Source: EV Market Dashboard

Re-imposing the cap would strip the credit from nearly every mainstream model. According to a November 2024 J.D. Power survey, EV buyers say the credit influenced more than half of battery electric vehicle purchase decisions. The removal of the tax credits could potentially raise sticker prices on EVs by at least $3,750–$7,500. In the short run, that sticker shock could slow year-over-year EV growth just as the market is beginning to expand beyond early adopters; in the longer term, it risks delaying manufacturing ramp-ups and next-generation platform launches—concerns automakers such as Ford have flagged in recent months.
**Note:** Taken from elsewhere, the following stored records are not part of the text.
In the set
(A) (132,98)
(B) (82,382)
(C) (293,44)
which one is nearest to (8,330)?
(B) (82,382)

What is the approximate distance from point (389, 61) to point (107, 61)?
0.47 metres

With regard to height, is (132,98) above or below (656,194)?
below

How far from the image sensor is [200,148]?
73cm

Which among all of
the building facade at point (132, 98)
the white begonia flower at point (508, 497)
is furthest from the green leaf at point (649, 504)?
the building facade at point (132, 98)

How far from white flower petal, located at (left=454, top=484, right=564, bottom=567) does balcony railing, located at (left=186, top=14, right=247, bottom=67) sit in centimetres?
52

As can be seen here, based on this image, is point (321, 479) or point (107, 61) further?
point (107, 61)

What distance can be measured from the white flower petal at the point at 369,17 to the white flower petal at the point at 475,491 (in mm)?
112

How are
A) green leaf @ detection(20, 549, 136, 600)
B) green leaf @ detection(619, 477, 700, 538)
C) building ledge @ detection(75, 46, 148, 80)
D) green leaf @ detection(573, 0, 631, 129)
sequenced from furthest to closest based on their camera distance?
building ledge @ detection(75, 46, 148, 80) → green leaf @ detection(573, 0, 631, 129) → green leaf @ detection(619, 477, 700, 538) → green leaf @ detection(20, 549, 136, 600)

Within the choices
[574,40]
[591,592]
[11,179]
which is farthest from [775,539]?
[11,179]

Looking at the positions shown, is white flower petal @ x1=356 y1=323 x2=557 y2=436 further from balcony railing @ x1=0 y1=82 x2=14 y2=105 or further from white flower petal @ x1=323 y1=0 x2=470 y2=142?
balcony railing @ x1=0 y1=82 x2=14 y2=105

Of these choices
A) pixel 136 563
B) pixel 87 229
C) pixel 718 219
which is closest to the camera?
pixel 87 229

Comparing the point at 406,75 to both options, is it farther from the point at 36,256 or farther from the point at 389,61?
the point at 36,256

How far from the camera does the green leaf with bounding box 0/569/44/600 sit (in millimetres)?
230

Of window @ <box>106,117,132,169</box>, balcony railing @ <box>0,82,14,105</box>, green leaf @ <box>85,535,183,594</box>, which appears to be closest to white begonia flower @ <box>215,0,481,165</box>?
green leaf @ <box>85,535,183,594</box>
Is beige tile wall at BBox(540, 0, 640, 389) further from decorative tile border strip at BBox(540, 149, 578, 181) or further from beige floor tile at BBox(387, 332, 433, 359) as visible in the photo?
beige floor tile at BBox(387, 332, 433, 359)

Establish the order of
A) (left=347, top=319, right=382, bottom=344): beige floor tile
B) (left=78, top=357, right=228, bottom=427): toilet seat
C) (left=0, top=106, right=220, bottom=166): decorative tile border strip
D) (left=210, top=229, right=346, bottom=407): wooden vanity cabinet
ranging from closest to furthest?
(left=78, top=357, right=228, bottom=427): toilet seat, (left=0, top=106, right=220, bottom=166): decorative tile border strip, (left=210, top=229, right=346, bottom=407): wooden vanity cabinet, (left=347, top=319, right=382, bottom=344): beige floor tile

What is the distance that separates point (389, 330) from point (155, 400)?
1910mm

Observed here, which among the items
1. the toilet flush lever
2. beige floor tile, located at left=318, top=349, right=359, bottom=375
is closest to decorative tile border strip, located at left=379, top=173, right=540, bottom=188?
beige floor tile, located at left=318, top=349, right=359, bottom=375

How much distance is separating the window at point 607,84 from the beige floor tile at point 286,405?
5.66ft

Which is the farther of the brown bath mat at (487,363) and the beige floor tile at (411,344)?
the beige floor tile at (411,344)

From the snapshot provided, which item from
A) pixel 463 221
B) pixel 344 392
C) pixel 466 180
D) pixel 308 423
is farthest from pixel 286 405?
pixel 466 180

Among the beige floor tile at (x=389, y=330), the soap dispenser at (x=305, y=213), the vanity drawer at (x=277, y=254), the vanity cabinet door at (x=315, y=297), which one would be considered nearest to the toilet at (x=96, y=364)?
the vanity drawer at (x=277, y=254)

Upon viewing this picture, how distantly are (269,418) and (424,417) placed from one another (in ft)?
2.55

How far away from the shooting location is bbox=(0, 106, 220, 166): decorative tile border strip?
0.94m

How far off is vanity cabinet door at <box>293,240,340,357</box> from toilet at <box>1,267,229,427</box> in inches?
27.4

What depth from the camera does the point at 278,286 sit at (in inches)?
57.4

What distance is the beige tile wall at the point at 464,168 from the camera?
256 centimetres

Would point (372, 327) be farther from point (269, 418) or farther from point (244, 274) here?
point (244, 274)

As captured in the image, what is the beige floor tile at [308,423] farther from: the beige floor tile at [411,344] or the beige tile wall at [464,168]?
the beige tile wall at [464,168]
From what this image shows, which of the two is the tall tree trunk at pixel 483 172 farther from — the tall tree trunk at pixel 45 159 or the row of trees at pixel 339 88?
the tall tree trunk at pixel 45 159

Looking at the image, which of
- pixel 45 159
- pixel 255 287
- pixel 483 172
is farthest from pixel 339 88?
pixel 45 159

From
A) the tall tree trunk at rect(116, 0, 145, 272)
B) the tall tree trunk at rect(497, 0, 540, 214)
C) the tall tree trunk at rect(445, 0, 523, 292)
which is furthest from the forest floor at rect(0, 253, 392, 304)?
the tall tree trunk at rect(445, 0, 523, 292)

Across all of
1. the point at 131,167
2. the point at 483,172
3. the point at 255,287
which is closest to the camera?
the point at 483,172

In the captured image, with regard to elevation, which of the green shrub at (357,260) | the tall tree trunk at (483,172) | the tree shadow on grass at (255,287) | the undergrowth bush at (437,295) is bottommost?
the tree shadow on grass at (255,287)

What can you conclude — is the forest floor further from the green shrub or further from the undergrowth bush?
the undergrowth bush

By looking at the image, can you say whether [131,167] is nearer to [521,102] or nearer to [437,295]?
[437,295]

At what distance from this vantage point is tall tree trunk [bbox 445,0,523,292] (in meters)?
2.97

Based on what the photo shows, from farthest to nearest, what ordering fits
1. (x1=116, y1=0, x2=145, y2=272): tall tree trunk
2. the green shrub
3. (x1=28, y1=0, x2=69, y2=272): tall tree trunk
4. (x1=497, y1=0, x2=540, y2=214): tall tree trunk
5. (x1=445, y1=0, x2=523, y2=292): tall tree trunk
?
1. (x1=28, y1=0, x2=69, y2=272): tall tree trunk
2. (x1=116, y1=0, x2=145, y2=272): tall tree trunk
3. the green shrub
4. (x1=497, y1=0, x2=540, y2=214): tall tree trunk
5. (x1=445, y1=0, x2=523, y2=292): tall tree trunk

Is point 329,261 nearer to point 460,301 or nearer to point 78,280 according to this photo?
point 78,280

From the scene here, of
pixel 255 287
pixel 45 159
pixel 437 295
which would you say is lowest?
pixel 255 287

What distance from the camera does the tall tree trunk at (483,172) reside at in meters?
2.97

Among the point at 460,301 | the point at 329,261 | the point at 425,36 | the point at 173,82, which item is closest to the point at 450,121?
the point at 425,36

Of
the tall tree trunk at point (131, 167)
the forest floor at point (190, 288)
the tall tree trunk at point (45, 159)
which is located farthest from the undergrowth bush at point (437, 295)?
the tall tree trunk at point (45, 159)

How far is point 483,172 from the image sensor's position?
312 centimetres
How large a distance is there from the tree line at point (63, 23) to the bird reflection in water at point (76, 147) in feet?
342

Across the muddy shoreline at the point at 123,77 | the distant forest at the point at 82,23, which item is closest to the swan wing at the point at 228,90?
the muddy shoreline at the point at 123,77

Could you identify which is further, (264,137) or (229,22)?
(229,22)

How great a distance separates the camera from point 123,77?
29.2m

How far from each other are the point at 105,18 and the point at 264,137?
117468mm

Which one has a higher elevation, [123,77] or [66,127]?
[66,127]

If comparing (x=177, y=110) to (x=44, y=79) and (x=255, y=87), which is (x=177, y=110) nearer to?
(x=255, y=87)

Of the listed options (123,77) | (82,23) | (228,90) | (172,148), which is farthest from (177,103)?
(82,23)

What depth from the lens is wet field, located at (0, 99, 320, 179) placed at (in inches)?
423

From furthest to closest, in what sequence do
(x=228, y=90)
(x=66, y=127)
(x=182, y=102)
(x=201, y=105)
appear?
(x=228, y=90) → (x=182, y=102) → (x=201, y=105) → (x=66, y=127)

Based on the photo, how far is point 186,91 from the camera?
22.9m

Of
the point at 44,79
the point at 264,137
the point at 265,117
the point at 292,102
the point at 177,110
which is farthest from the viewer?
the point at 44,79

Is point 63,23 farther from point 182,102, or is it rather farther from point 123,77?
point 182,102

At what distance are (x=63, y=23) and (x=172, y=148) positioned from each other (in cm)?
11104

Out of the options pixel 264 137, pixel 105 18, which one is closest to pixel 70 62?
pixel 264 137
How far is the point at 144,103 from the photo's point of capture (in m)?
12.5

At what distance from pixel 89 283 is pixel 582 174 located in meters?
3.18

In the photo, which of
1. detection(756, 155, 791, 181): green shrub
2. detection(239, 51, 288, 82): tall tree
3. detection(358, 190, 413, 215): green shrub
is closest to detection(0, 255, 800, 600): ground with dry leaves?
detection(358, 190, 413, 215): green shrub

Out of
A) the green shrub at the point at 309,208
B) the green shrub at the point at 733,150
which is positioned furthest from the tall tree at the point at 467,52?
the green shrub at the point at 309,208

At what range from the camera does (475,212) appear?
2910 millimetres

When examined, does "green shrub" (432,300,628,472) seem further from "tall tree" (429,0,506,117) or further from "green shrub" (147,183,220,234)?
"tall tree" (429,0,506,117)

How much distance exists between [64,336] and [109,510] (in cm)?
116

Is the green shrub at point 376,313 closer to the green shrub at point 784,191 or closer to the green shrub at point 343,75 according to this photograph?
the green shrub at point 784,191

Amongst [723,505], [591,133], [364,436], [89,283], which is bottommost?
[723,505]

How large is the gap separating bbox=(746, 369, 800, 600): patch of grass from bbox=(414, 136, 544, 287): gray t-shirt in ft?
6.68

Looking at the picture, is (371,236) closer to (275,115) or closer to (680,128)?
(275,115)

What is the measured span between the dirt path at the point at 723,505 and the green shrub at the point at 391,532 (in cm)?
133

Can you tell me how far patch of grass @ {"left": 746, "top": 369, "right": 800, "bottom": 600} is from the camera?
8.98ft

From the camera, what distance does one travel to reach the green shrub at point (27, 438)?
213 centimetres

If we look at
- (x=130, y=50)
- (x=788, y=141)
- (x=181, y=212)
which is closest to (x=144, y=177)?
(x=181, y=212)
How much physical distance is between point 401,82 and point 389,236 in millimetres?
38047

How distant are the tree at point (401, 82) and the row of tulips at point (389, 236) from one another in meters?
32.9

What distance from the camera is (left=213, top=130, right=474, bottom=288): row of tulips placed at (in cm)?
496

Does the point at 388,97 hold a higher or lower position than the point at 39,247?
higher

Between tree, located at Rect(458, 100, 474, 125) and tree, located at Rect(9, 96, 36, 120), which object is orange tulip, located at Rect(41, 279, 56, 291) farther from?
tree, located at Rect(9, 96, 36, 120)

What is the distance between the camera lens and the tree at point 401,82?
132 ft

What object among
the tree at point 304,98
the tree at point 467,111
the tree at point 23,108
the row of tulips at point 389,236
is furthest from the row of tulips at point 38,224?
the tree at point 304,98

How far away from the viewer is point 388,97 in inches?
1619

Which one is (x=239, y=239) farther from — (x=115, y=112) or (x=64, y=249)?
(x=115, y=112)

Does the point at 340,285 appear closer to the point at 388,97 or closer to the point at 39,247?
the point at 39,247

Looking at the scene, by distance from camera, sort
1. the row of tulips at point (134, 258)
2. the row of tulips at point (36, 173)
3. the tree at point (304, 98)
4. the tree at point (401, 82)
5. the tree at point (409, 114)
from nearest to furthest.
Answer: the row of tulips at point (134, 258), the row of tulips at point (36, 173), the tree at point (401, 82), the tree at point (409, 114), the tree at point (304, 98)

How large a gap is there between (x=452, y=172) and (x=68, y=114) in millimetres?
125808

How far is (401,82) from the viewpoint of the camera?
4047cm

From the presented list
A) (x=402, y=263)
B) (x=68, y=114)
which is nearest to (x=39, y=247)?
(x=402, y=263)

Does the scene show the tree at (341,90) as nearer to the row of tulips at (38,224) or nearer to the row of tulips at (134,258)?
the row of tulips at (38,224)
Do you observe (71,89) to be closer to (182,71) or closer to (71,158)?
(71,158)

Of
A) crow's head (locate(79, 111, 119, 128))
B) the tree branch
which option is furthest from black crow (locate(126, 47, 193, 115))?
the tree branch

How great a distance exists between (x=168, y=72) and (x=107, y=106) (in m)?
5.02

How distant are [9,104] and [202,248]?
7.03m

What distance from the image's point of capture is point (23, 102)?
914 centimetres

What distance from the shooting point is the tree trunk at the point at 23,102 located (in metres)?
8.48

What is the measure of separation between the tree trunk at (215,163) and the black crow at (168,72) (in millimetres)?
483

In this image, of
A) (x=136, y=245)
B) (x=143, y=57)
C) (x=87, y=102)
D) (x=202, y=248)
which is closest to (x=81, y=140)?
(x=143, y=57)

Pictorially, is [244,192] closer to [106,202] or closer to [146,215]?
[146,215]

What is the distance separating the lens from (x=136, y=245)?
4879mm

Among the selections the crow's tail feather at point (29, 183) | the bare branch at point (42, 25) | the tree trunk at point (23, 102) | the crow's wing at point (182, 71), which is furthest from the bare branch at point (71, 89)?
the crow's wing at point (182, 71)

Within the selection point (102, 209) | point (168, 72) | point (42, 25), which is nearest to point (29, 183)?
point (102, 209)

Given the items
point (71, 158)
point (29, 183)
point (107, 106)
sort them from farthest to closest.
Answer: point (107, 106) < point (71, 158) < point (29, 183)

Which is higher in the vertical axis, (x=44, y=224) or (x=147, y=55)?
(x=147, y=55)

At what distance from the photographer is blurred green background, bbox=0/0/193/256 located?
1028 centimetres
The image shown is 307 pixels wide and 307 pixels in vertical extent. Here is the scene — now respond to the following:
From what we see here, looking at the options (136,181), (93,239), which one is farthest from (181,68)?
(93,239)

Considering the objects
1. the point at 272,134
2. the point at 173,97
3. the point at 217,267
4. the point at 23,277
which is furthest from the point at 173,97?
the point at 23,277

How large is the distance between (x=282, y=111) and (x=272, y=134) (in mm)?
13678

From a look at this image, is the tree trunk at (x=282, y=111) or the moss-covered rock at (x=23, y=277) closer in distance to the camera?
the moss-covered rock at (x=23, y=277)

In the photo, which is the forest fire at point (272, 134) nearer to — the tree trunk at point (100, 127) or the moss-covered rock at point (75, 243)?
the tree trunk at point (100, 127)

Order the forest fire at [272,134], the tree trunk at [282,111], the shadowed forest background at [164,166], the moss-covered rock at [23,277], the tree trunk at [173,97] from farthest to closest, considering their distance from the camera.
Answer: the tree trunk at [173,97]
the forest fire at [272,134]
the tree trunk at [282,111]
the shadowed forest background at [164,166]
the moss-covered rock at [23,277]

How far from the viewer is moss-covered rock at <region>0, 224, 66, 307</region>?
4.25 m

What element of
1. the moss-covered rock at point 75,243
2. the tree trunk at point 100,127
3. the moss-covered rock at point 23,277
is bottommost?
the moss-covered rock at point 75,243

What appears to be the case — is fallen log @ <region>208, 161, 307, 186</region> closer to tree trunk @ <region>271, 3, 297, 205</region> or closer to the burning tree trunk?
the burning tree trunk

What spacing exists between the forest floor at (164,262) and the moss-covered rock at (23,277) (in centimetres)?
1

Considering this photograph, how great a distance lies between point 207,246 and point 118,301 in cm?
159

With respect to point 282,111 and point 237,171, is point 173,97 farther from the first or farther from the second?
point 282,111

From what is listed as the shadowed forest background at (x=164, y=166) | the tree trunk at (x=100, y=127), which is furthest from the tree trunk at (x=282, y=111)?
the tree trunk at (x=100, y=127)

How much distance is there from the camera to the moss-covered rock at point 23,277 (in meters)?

At least $61.9 billion in announced investment and 91,900 jobs have been directly linked to facilities that currently or intend to manufacture 30D credit-eligible vehicles or batteries. Currently, $41.7 billion has been announced for facilities that are currently operational, and of those investments, 65 percent are located in U.S. Congressional districts represented by Republicans.  Reinstating the cap could jeopardize this momentum and undercut ongoing efforts to attract and expand EV manufacturing in the United States.

What to watch next

Senate Republicans say the package will likely change, but even a pared-back version could reshape EV economics. We’ll be watching EV market sales data on our EV Market Dashboard for early signals of any potential shifts, while the Clean Economy Tracker will closely follow new U.S. battery and assembly announcements (or cancellations) in real time.

[1] Once a controlled group exceeds 200k cumulative plug-in sales, the tax credit falls to 50 percent of its full value for the next two calendar quarters, drops to 25 percent for the two quarters after that, and is then eliminated for that manufacturer. Because the House draft also terminates the entire credit after 12/31/2026, any OEM already over the cap on 12/31/2025 would offer only a half-credit for the first half of 2026, a quarter-credit for the second half, and none thereafter.

[2] Atlas aggregated Experian new vehicle sales for all light-duty BEVs and PHEVs (GVWR ≤ Class 2b) through March 2025 and rolled brands to their parents as noted in the text of § 30 D(e)(4). Counts are visible on Atlas’s EV Market Dashboard but have not yet appeared in a standalone Atlas publication.